▶ _REQUIREMENTS_
Copy the lines of the material below verbatim, starting at the line containing "In this image, which of" and ending at the final line of the material, both included.
◇ ◇ ◇ ◇ ◇ ◇ ◇
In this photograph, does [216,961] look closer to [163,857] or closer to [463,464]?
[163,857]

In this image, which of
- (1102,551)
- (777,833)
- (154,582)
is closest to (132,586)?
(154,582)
◇ ◇ ◇ ◇ ◇ ◇ ◇
▶ _THE ANSWER_
In this image, which of
- (1102,551)
- (777,833)
- (154,582)
is closest to (132,586)?
(154,582)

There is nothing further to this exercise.